Having set this grim scene, Barber continued with a surprisingly upbeat message: “Whatever we’re facing now, it’s not greater than slavery, it’s not greater than Jim Crow, it’s not greater than women being denied the right to vote. We won those battles. But we did not win those battles by merely engaging in political arguments. We had to tap into the moral and social consciousness of the nation.”
“I am hopeful,” he went on, “because I believe in the deep moral consciousness at the heart of America. Those of us who believe in justice and who believe in freedom, we are the heartbeat of this nation. Our role now is to be like a social defibrillator, to shock the heart of the nation, to cause it to revive and to remember what the real enemy is: regressive extremism. And it’s not just about winning all the elections, but changing the context in which our politicians have to operate.”

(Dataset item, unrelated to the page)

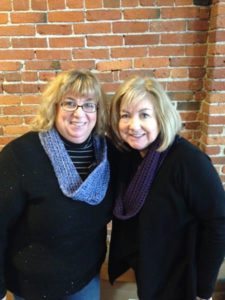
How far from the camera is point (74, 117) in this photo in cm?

Barber said he hopes that the momentum of the Forward Together Moral Movement (as one of the core groups organizing Moral Marches is currently called) will spread. He sees it moving across the South from North Carolina to help change the political context and create the possibility for the state NAACP’s 14-Point People’s Agenda to be written into legislation both in North Carolina and beyond. The Agenda includes anti-poverty, pro-labor policies; equality and equitable distribution of resources in public education; access to healthcare for all; fairness in the criminal justice system; and protection and expansion of the right to vote and the rights of immigrants.
Barber acknowledges that the neoliberal forces in his state—and across the country—remain powerful. “We’ve got to fight in the courts, we’ve got to fight the legislative halls, we’ve got to fight in the streets, we’ve got to push at the pulpit, and we have to work at the ballot box,” he says. “If we do all of this with what I call a moral critique, so we’re not trapped with the language of Republican versus Democrat, I believe we can continue to work towards the reconstruction of this nation.”